In the tent area below, most of the students were still awake, listening to Simon and Garfunkel tapes, playing the harmonica or having games of poker. People wandered in and out of each other’s shelters. It looked as bustling as a night market. I could hear someone snoring nearby. The noise made me want to crawl into a soft bed.
Wang Fei joined us. He crouched down and took deep, nervous drags of his cigarette.
‘What’s the matter?’ I said. ‘Have you had a row with Nuwa? She was furious you ran away without telling her.’
‘No, no, I’ve just tallied the results of Sister Gao’s poll,’ he whispered. ‘The majority of the students want to leave the Square. If this information leaked out, we’d have to withdraw.’
‘Well, maybe that wouldn’t be such a bad thing.’

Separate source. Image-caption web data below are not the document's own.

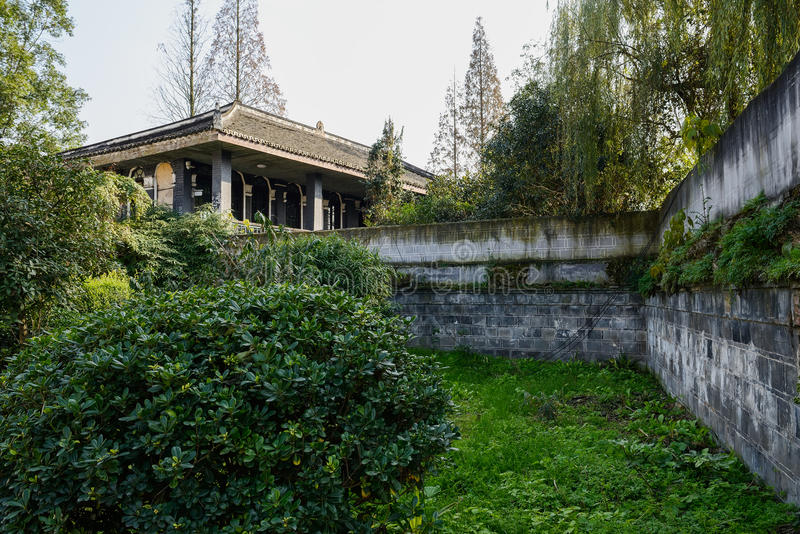 Beiliegende gealterte Villa in den Anlagen und in Bäumen des sonnigen Winters aftern stockbild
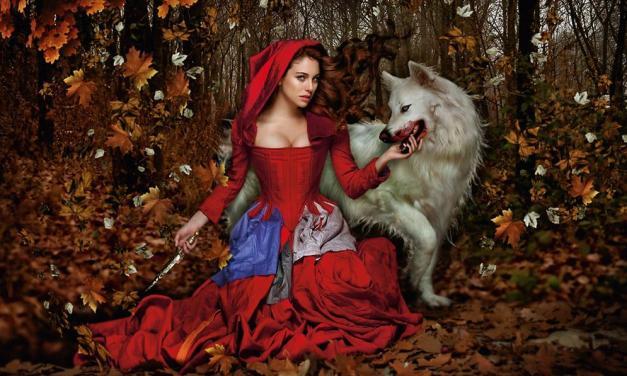De Caperucitas y Lobos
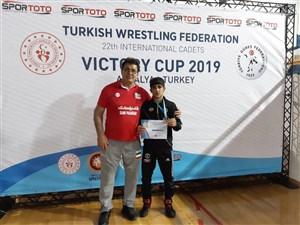 رقابت های بین المللی کشتی آزاد و فرنگی نوجوانان جام پیروزی- ترکیه 5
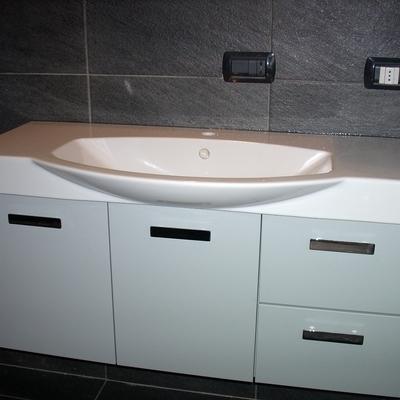 Bagno con lavabo consolle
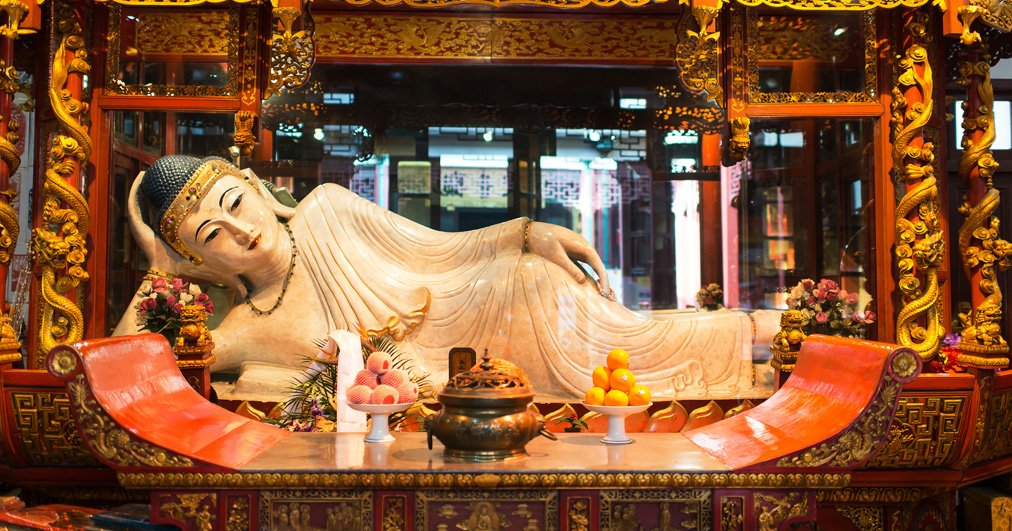 Top-10-des-lieux-atypiques-a-Shanghai-buddha-Chinevoyages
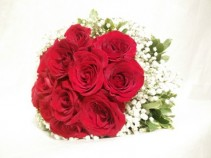 1 Doz of Red Roses with ARIA signature wrapping **FREE BOX OF CHOCOLATE**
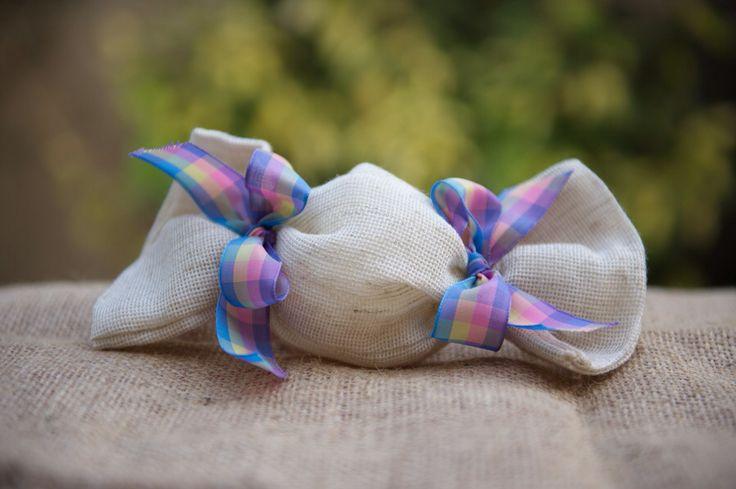 """Χειροποίητη μπομπονιερα καραμελιτσα από λευκή λινάτσα με κορδέλα ουράνιο τόξο! Μια """"γλυκιά"""" πρόταση για τη βάφτιση σας!"""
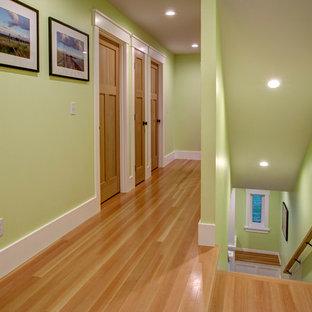 Идея дизайна: коридор среднего размера в стиле кантри с зелеными стенами и паркетным полом среднего тона
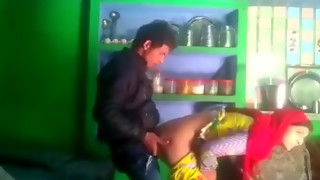 Desi married bhabhi salma cheating with neighbour bf mms giving a kiss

‘Keep your voice down,’ he said, rolling up the sheets of paper in his hand. ‘No one must find out about this.’
‘Look at this newspaper the Hong Kong Student Association gave us,’ said Xiao Li walking up excitedly. ‘It’s amazing! A million people marched through the streets of Hong Kong in solidarity with us.’

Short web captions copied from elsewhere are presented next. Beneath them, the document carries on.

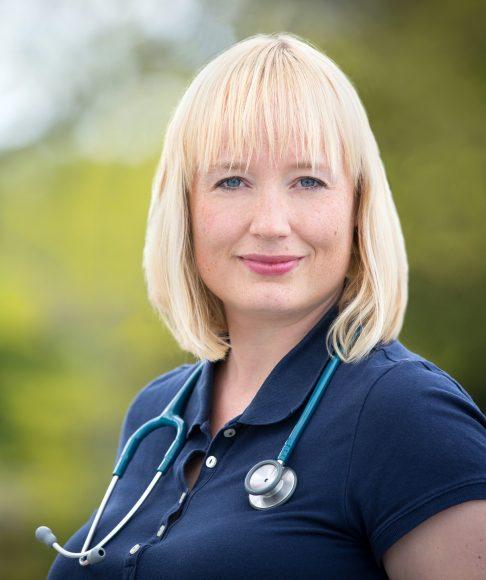 Corona-Interview: Dr. Antonia Stahl – das Schutzmaterial geht uns aus!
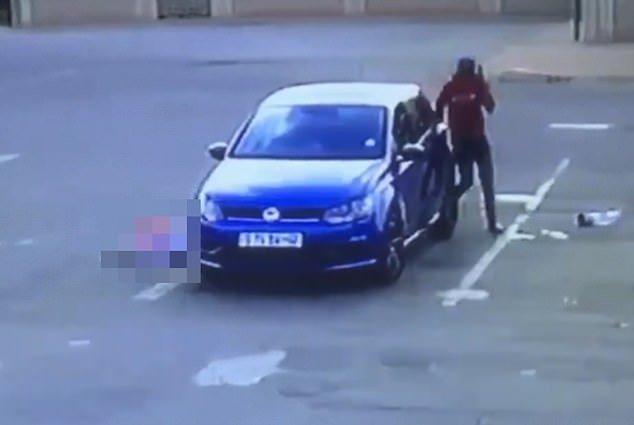 Βίντεο: Δολοφονία εν ψυχρώ με 5 σφαίρες για να του πάρουν το αυτοκίνητο - Περίμενε την σύζυγό του από το σουπερμάρκετ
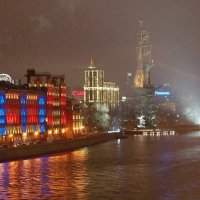 вид с патриаршего моста :: Александр Шурпаков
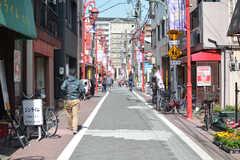 京急線・穴守稲荷駅前の商店街の様子。(2021-03-18,共用部,ENVIRONMENT,1F)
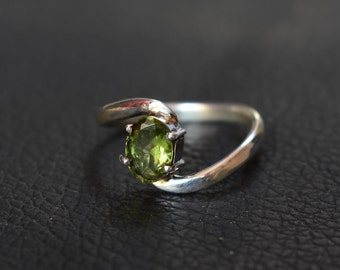peridot silver ring,92.5 silver ring,anniversery ring,gift ring,marriage ring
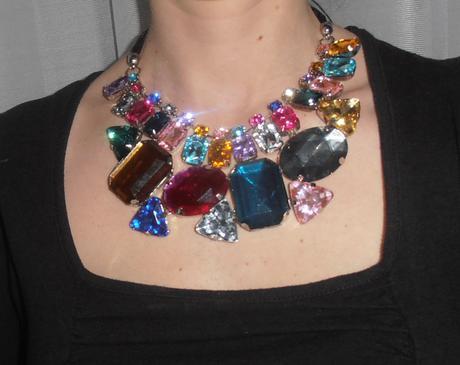 Farebný náhrdelník,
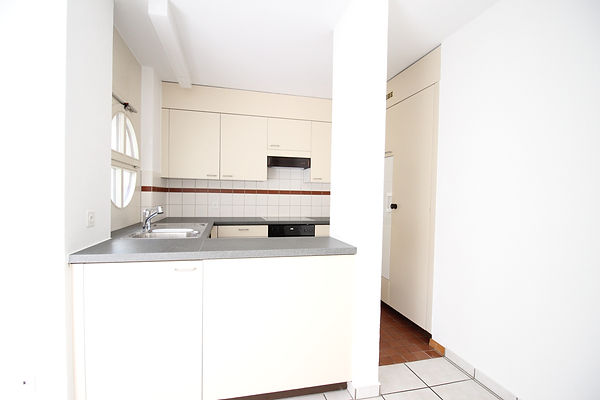 Küche 4.5 Zi rechts.jpg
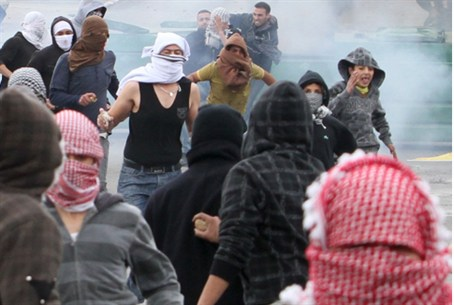 Arab rioters
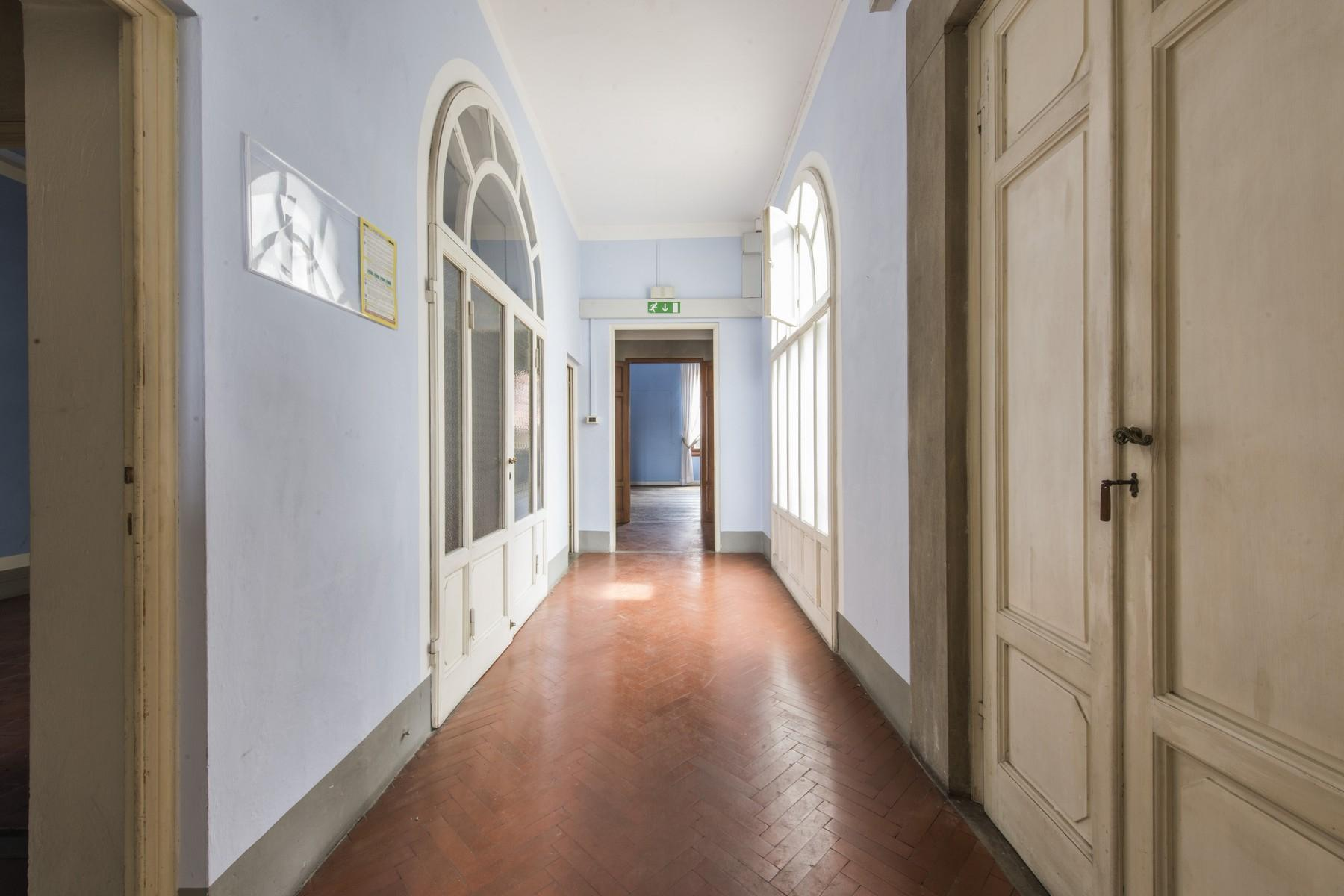 Magnificent 520sqm penthouse in a historic Florentine palazzo. - 20
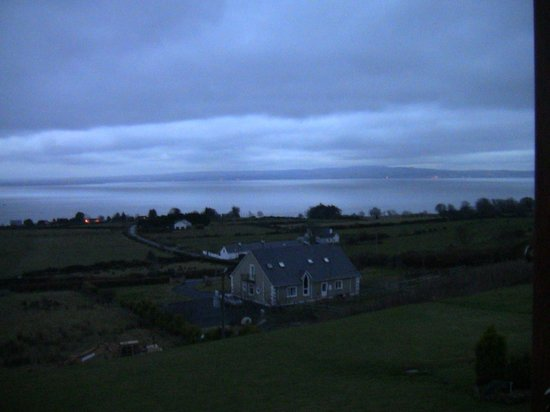 Inishowen Lodge: Early morning view from the middle bedroom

I grabbed the newspaper from him, eager to see the photographs. After A-Mei broke up with me, I gave my photographs of her to Shi Ye and asked her to post them to her. But A-Mei’s image was still carved in my mind. I knew I’d be able pick her out at once in a crowd, even if she had her back turned to me.
‘Are you looking for your lost love?’ Wang Fei said. He could be unexpectedly perceptive sometimes.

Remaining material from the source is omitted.